DATA SECTION
----------
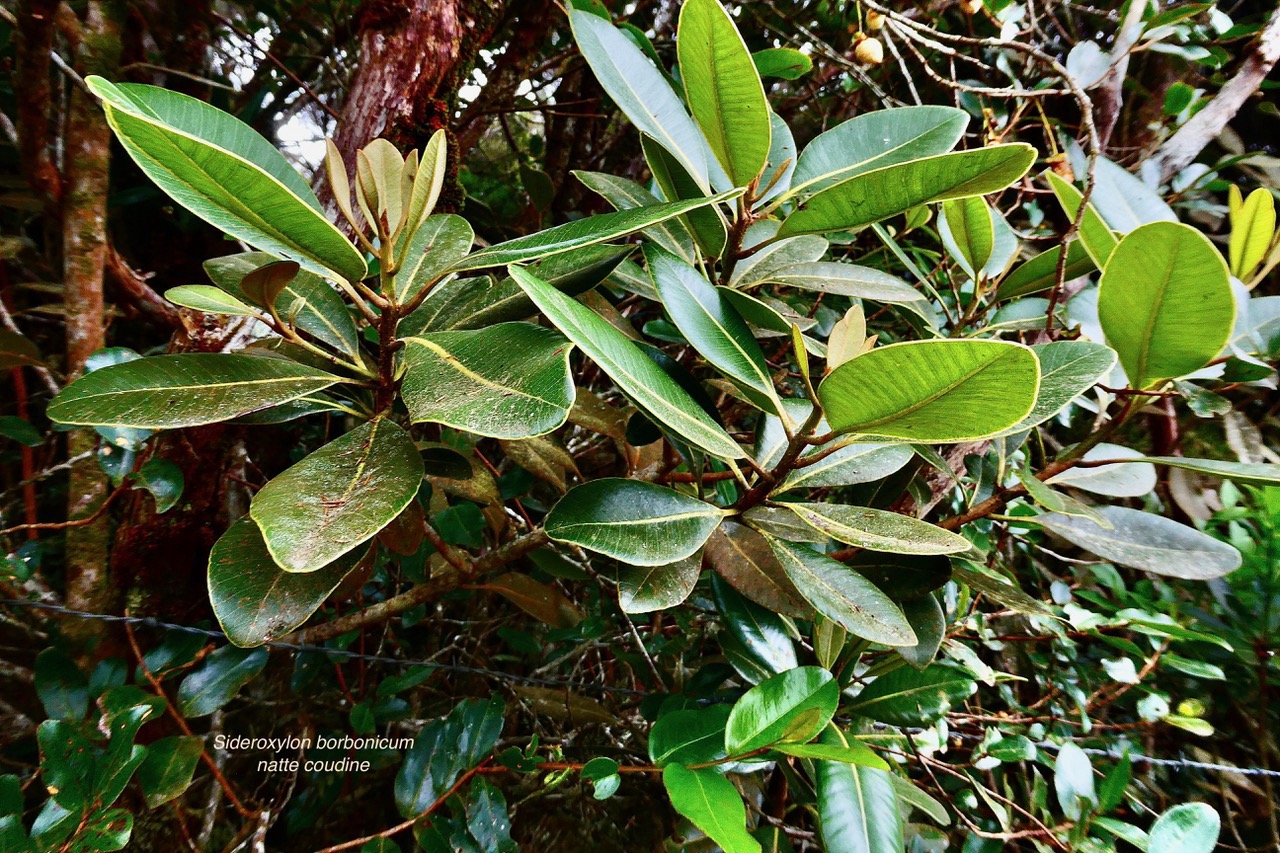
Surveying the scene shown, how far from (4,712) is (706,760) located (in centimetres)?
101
----------
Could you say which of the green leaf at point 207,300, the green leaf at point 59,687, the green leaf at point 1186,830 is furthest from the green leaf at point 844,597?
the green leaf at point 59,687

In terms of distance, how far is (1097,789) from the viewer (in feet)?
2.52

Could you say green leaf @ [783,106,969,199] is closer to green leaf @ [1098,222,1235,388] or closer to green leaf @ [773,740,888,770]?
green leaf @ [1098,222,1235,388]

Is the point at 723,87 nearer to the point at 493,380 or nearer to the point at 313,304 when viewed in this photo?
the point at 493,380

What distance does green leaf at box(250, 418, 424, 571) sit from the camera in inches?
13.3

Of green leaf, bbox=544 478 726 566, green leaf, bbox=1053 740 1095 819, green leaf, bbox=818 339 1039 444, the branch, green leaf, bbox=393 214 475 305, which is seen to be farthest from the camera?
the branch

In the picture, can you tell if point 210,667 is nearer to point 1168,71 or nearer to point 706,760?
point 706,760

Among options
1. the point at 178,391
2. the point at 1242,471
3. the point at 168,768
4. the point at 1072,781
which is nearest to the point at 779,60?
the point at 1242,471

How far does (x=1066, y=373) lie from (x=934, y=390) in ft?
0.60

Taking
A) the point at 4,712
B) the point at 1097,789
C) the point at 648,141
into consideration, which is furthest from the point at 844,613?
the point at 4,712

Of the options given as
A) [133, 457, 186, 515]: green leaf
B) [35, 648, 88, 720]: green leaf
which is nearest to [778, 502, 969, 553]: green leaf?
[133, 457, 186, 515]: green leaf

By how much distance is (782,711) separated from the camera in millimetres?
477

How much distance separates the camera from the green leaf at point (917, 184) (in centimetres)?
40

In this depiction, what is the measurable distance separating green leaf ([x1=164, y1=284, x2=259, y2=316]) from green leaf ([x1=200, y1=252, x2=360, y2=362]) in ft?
----------
EXERCISE
Copy the listing above word for word, from the line with "How far does" to the line with "In this depiction, what", both of those lines included.

COMPLETED TASK
How far does (x=1066, y=373) lie from (x=934, y=390) in ft?
0.60

Taking
A) the point at 4,712
B) the point at 1097,789
C) the point at 648,141
into consideration, which is furthest from the point at 844,613?
the point at 4,712

Of the options given as
A) [133, 457, 186, 515]: green leaf
B) [35, 648, 88, 720]: green leaf
which is nearest to [778, 502, 969, 553]: green leaf?
[133, 457, 186, 515]: green leaf

By how much distance is (782,711) separated from the camera in millimetres?
477

How much distance separates the camera from the green leaf at point (917, 184) (in centimetres)?
40

In this depiction, what is the measurable distance separating green leaf ([x1=164, y1=284, x2=259, y2=316]) from green leaf ([x1=200, y1=252, x2=360, y2=362]) in ft?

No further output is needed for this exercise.